### INSTRUCTIONS TO FOLLOW
The records appear below. Set down exactly each line from the one that contains "United States, site lebec_CA-27." through the last, both included.

### MATERIALS PROVIDED
-------------------------
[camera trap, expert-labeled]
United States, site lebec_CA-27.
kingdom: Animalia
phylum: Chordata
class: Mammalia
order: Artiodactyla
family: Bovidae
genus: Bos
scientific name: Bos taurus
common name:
-------------------------
### WRITTEN ANSWER
United States, site lebec_CA-27.
kingdom: Animalia
phylum: Chordata
class: Mammalia
order: Artiodactyla
family: Bovidae
genus: Bos
scientific name: Bos taurus
common name:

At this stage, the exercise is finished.